Canada: Sarchi, Reboldi, Tocchini e Parolari salgono la Pomme d’Or
Una colata di 330 metri di ghiaccio verticale, maestosa, dorata e mitica. La “Pomme d’Or” si trova in un angolo di mondo remoto, nel Quebec, a 30 km di distanza dall’ultimo telefono fisso, dall’ultima locanda. È una delle cascate più famose del Canada, per molti “La” classica per eccellenza, che conta 6 tiri fino al grado V, 5+/6. Fu salita per la prima volta nel marzo del 1980 da Kurt Winkler e Jim Tierney. Quattro anni dopo arrivarono i primi italiani, e che italiani: una cordata composta da ghiacciatori del calibro di Gian Carlo Grassi, Renato Casarotto e Guido Ghigo. Pochi giorni fa quattro loro connazionali hanno messo la firma sulla splendida “Pomme d’Or”: le Guide Alpine Andrea Sarchi, Roberto Parolari, Andrea Tocchini e Andrea Reboldi, primi a salirla in questo inverno e primi anche negli ultimi 2 anni. Di seguito Sarchi racconta come è andata la loro spedizione.
Avevo visto questo flusso di ghiaccio dorato in una foto chissà dove e quando. Era stato un vero colpo di fulmine, l'avevo guardata e riguardata incredulo, ammirando la verticalità delle sue linee che si allargavano in possenti frange sospese nel vuoto e che in finale si frastagliano in stalattiti e cristalli dorati di bellezza sconvolgente. E poi quel colore e quel riflesso che impreziosiva la struttura.
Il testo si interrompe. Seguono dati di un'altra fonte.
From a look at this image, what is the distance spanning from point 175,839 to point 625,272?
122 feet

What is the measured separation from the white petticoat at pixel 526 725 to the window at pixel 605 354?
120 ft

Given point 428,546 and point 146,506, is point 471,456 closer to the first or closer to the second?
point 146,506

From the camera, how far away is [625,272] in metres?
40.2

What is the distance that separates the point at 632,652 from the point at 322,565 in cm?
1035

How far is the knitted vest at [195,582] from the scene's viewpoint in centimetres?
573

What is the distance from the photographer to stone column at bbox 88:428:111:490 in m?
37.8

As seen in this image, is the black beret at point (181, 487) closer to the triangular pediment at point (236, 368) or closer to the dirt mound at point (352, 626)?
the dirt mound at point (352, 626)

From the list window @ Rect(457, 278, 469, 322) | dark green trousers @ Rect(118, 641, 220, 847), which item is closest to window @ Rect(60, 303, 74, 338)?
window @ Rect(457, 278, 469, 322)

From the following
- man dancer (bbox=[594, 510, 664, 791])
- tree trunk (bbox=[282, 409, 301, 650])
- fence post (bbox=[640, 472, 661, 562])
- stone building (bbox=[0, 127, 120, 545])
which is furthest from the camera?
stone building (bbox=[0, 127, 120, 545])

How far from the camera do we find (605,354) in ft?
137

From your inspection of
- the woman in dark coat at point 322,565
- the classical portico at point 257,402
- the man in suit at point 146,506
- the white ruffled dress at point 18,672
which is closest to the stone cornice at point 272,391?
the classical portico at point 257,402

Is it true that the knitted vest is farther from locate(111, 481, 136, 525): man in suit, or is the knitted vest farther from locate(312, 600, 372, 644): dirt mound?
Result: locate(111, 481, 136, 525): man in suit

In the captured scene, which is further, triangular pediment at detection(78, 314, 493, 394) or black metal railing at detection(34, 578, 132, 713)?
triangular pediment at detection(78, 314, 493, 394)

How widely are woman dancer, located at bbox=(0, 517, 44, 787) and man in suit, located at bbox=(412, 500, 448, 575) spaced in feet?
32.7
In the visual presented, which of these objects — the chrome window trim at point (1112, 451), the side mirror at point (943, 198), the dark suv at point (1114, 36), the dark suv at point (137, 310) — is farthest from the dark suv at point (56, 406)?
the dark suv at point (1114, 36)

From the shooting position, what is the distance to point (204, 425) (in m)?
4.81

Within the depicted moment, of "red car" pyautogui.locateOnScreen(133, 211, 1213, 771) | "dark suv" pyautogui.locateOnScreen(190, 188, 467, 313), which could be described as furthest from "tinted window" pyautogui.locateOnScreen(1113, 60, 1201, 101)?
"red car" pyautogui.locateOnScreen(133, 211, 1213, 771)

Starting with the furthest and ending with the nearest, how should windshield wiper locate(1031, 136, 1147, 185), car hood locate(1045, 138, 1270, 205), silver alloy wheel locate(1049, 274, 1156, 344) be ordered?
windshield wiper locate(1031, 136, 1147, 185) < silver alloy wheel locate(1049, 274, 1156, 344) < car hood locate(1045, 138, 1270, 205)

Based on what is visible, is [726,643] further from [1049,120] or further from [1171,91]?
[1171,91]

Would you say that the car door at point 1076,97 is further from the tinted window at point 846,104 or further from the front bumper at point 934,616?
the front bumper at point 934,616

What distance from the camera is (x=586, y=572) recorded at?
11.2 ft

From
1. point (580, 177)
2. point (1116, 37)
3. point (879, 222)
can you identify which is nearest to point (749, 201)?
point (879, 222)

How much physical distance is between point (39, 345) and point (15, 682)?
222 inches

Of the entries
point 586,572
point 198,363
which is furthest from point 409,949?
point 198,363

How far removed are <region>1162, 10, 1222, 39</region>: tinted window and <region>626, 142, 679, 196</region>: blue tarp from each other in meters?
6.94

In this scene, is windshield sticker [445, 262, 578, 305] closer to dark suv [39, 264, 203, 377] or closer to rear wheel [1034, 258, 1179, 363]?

Non c'è che dire, “La Pom d'Or” è, ai miei occhi, un'opera barocca di assoluto valore, nascosta e incastonata in una remota e sperduta valle del Quebec francese.
Quella volta era scattata in me la pulsione, la curiosità e il desiderio. L'anno scorso ne ho parlato con Luca (Biagini) collega e caro amico ormai di lunga data. Per me Luca è uno dei migliori “ghiacciatori” che io abbia visto in azione. Arte e leggerezza, l'unico modo con cui ci si può mettere in relazione con questi elementi: acqua ghiaccio e aria. C'eravamo ripromessi che quest'anno sarebbe stato l'anno buono per andare laggiù e in me il tarlo era cresciuto a dismisura ma, sfortunatamente per Luca, impegni, lavoro, famiglia e i soliti ingorghi della vita, l'avevano fatto desistere da questo peccaminoso progetto. Almeno per ora. Io, invece, sentivo che dovevo partire. Comincio ad avere una certa maturità e anche se l'energia vitale a volte mi romba e ribolle dentro quasi come prima, sento che tutto ciò che si può fare ora è meglio semplicemente farlo e non perdersi in improbabili “Ci penseremo”.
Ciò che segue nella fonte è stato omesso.